____ Kutipan Teks
Subhanallah, semua itu adalah kedustaan yang nyata!! Sebelumnya Ibnu Arabi
menyatakan kalau kedudukan wali itu lebih tinggi dari pada nabi. Didalam sebuah
syairnya dia mengatakan:
Kedudukan puncak
kenabian berada pada suatu tingkatan
Sedikit dibawah
wali dan diatas rasul
(Lathaa’iful
Asraar hal.49)
Demikian juga Abu
Yazid Al Busthami berkata: “Kami telah mendalami suatu lautan, yang para nabi
hanya mampu di tepi-tepinya saja.” (Firaq Mu’ashirah 2/698)
4. Seorang Wali
Tidak Terikat Dengan Syariat Islam
Asy Sya’rani
menyatakan bahwa Ad Dabbagh pernah berkata: “Pada salah satu tingkatan kewalian
dapat dibayangkan seorang wali duduk bersama orang-orang yang sedang minum khamr
(minuman keras), dan dia ikut juga minum bersama mereka. Orang-orang pasti
menyangka ia seorang peminum khamr, namun sebenarnya ruhnya telah berubah bentuk
dan menjelma seperti yang terlihat tersebut. (Ath Thabaqaatul Kubra
2/41)
________
*Uji Pemahaman*
a – Tukar "lautan" dengan "samudra" lalu tulis ulang kutipan tentang wali dari "Subhanallah, semua itu" hingga "(Firaq Mu’ashirah 2/698)", keduanya termasuk.
b – Dalam kutipan tentang wali, sumber apa yang dicantumkan untuk ucapan Abu Yazid Al Busthami?
c – Teruskan kutipan tentang wali mulai dari kalimat terakhirnya.
Daftar yang menyusul tidak perlu dipakai.
____ Cuplikan Data
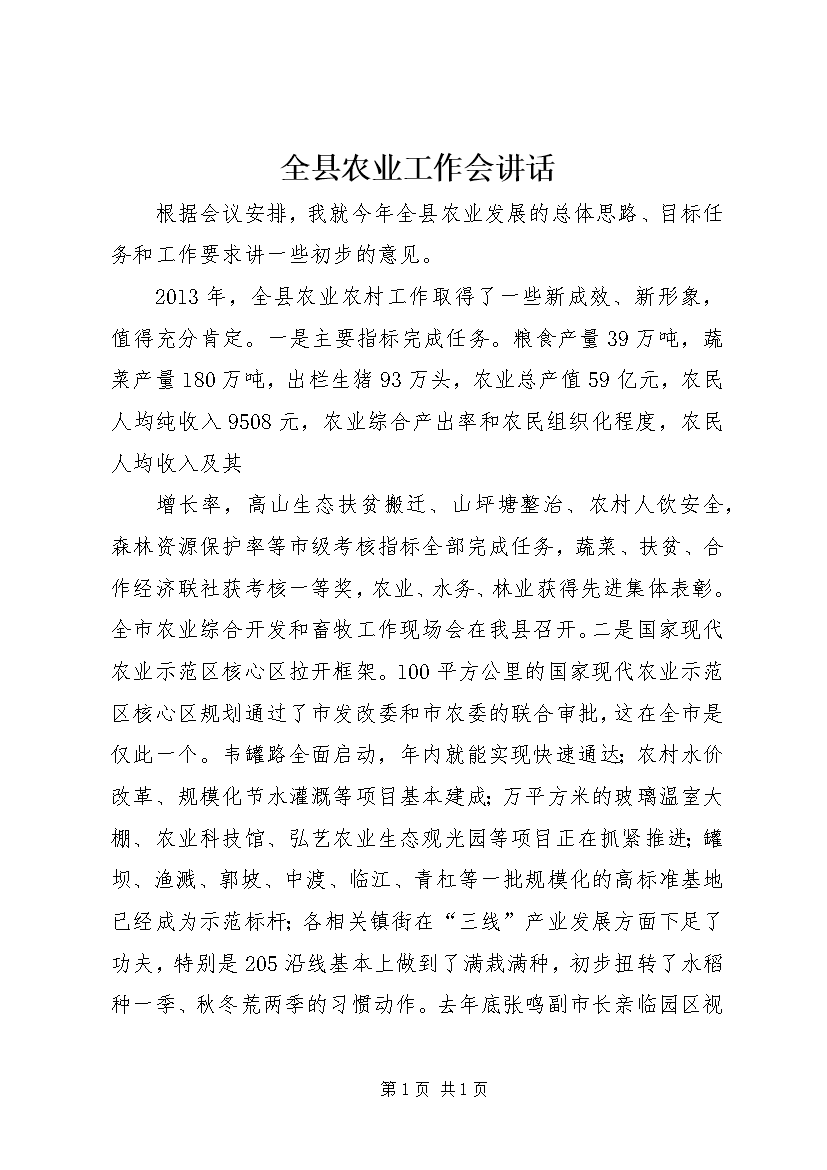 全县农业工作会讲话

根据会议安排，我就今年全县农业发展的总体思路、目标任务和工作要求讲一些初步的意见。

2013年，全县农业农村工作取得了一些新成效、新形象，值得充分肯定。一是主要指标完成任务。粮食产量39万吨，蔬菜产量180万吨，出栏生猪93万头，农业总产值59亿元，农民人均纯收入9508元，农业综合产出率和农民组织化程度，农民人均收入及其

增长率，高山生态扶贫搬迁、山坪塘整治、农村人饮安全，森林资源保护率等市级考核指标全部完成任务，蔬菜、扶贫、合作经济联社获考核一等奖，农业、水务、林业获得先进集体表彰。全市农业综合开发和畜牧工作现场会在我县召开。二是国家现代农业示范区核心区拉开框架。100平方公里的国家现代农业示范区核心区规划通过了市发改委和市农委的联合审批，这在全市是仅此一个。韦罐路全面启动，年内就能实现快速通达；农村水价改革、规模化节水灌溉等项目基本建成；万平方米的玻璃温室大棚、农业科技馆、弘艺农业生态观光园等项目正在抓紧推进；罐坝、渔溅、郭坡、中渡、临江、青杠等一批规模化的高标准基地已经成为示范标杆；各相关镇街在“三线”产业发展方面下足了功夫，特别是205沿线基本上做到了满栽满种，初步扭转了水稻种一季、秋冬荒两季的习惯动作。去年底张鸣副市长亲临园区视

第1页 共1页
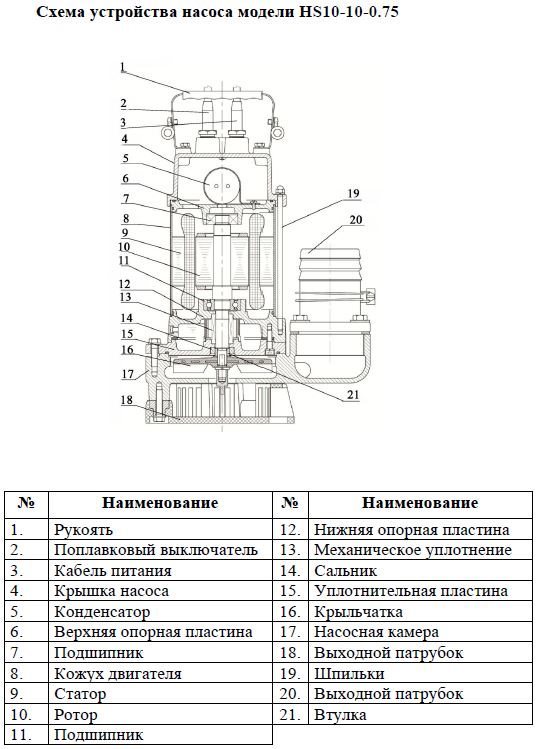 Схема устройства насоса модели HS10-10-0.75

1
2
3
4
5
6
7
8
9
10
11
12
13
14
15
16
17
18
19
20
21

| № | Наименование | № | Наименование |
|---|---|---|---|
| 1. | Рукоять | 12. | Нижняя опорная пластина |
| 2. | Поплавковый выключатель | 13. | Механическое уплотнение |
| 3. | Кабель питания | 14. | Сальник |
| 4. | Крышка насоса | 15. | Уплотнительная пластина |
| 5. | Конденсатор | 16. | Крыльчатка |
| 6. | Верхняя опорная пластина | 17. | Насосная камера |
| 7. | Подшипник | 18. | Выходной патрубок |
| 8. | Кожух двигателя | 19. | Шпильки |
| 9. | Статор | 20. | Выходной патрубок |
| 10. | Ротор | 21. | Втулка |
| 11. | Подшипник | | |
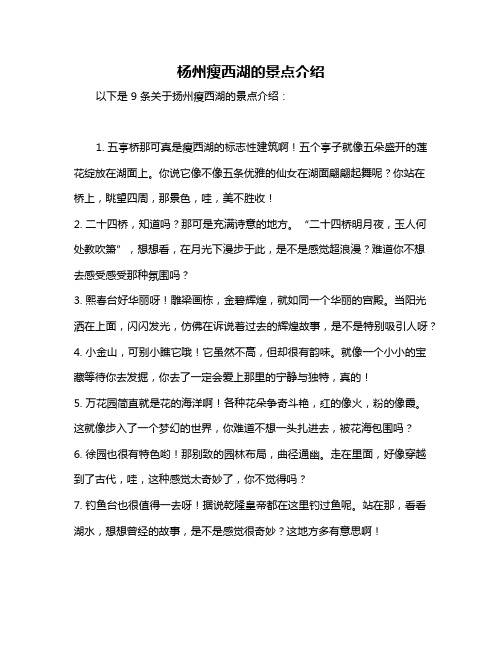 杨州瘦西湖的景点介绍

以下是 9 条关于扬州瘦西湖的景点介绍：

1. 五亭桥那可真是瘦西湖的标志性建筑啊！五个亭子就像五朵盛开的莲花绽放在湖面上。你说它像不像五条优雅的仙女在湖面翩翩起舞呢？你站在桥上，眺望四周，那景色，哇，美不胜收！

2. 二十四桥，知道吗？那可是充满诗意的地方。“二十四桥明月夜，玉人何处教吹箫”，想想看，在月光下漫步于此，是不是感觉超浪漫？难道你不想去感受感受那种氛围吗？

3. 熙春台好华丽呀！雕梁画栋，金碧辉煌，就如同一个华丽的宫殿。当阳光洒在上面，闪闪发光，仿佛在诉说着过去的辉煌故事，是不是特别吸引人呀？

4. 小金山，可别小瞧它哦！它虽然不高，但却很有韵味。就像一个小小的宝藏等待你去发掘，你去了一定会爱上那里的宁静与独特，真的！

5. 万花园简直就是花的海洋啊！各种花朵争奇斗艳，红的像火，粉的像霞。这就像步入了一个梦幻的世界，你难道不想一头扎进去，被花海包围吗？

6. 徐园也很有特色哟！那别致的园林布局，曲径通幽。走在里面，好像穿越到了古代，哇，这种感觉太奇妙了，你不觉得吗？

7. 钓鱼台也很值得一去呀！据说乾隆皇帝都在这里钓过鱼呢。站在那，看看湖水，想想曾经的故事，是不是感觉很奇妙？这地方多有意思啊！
________
____ Cuplikan Data
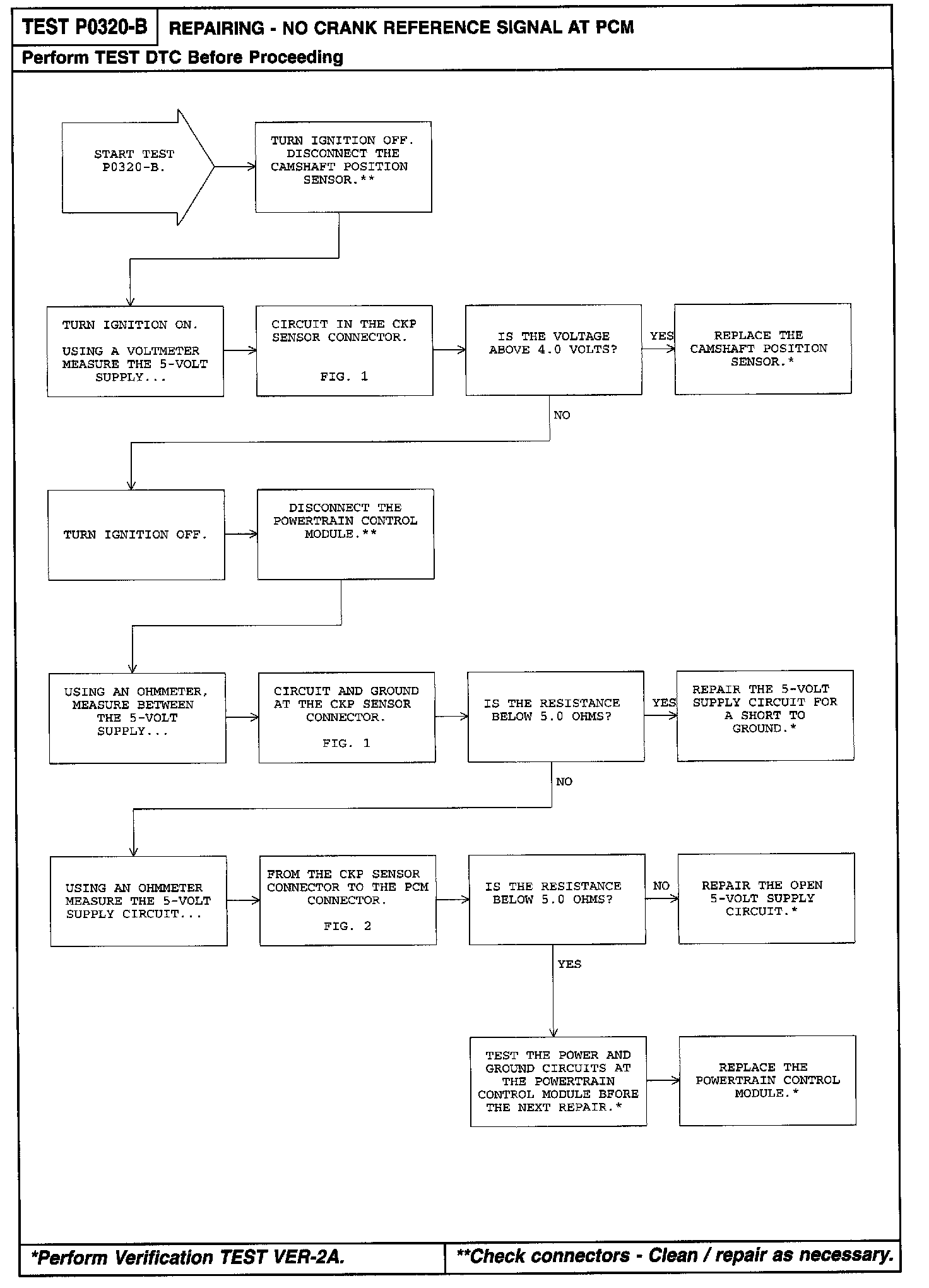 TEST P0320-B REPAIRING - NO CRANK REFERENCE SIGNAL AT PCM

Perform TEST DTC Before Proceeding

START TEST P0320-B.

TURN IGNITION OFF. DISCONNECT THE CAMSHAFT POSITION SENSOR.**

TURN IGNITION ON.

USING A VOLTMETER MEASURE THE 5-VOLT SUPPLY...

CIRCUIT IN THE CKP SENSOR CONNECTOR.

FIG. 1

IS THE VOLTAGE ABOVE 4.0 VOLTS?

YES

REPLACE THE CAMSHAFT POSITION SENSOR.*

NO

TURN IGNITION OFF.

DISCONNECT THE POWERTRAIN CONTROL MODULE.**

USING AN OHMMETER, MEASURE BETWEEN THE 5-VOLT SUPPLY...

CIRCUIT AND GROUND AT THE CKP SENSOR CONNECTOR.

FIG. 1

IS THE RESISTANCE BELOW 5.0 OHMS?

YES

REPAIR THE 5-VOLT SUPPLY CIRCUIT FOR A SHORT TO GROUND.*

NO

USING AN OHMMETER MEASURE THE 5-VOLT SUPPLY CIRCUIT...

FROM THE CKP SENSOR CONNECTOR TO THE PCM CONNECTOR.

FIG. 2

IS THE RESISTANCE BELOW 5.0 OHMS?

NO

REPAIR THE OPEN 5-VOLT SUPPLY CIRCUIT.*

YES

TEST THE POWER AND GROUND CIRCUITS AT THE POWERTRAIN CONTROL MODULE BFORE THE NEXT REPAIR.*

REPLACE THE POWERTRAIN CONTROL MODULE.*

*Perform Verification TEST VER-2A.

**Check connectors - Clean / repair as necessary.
________
*Jawaban Tugas*
a –
Subhanallah, semua itu adalah kedustaan yang nyata!! Sebelumnya Ibnu Arabi
menyatakan kalau kedudukan wali itu lebih tinggi dari pada nabi. Didalam sebuah
syairnya dia mengatakan:
Kedudukan puncak
kenabian berada pada suatu tingkatan
Sedikit dibawah
wali dan diatas rasul
(Lathaa’iful
Asraar hal.49)
Demikian juga Abu
Yazid Al Busthami berkata: “Kami telah mendalami suatu samudra, yang para nabi
hanya mampu di tepi-tepinya saja.” (Firaq Mu’ashirah 2/698)

b – Firaq Mu'ashirah 2/698.

c –
5. Seorang Wali
Harus Ma’shum (Terjaga Dari Dosa)
Ibnu Arabi
berkata: “Salah satu syarat menjadi imam kebatinan adalah harus ma’shum. Adapun
imam dhahir (syariat-pen) tidak bisa mencapai derajat kema’shuman.” (Al
Futuuhaat Al Makkiyah 3/183)
6. Seorang Wali
Harus Ditaati Secara Mutlak
Al Ghazali
berkata: “Apapun yang telah diinstruksikan syaikhnya dalam proses belajar
mengajar maka hendaklah dia mengikutinya dan membuang pendapat pribadinya.
Karena, kesalahan syaikhnya itu lebih baik daripada kebenaran yang ada pada
dirinya.” (Ihya’ Ulumuddin 1/50)
7. Perbuatan
Maksiat Seorang Wali Dianggap Sebagai Karamah
Dalam
menceritakan karamah Ali Wahisyi, Asy Sya’rany berkata: “Syaikh kami itu, bila
sedang mengunjungi kami, dia tinggal di rumah seorang wanita tuna
susila/pelacur.” (Ath Thabaqaatul Kubra 2/135)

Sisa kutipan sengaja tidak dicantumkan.